2. Investigate: Afford the buyer the opportunity to investigate the environmental condition of the property. Ensure it is on them to do so and that you allow it to happen. Then, make clear in the contract that they did or had the opportunity to investigate.
3. Promises: Don’t make any. Ensure that in your contract you make clear you are not making any environmental representations and warranties. In doing so, confirm that any information and material you shared are not your opinions and are not reps and warranties. You are not an environmental expert after all.
4. As Is: Okay, two words. State in the contract that the sale is “as is,” but don’t rely on this phrase alone. It is jargon after all. Follow it with a clear statement that the buyer accepts all environmental risk, whether known or unknown.

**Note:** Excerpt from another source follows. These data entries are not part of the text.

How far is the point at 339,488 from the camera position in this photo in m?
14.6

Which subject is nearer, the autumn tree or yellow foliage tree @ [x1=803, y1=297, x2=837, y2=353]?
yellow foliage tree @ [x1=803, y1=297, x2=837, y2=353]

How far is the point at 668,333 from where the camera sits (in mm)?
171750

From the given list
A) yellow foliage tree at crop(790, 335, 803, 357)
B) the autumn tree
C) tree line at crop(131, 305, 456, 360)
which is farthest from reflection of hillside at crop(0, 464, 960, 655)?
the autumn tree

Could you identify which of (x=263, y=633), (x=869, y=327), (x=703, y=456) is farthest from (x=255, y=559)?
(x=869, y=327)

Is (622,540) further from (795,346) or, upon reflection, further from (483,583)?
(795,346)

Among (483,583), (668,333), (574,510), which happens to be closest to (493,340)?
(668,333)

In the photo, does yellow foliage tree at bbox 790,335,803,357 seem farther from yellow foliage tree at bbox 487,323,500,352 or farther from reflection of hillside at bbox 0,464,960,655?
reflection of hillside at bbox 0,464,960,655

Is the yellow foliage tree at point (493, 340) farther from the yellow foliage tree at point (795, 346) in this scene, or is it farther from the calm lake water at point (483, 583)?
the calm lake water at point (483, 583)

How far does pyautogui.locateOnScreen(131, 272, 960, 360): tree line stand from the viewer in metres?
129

5. Release: Seek a release from liability from the purchaser. The objective is to confirm that the purchaser will not claim against you in the future for environmental loss or damage. If you’ve addressed this during negotiations, it should not come as a surprise. Similarly, you may seek an indemnity which goes further than a release by allowing you to seek recovery from the buyer if a claim is made respecting the environmental condition of the property. Indemnities can sometimes make sense in the context of a specific deal, for example when the buyer receives a price reduction in exchange for accepting all environmental risk going forward.
The above language – the five magic words – can serve as a guide to papering a deal where environmental issues are at play. They should also be kept in mind up front when negotiating the sale terms and the price. But remember, every deal requires different considerations, particularly because every property is unique. To sharpen your approach based on the transaction in front of you and the actual risks it presents, consult with an environmental lawyer and potentially an environmental engineer
Important Notice: The information contained in this Article is intended for general information purposes only and does not create a lawyer-client relationship. It is not intended as legal advice from Harper Grey LLP or the individual author(s), nor intended as a substitute for legal advice on any specific subject matter. Detailed legal counsel should be sought prior to undertaking any legal matter. The information contained in this Article is current to the last update and may change. Last Update: September 23, 2024.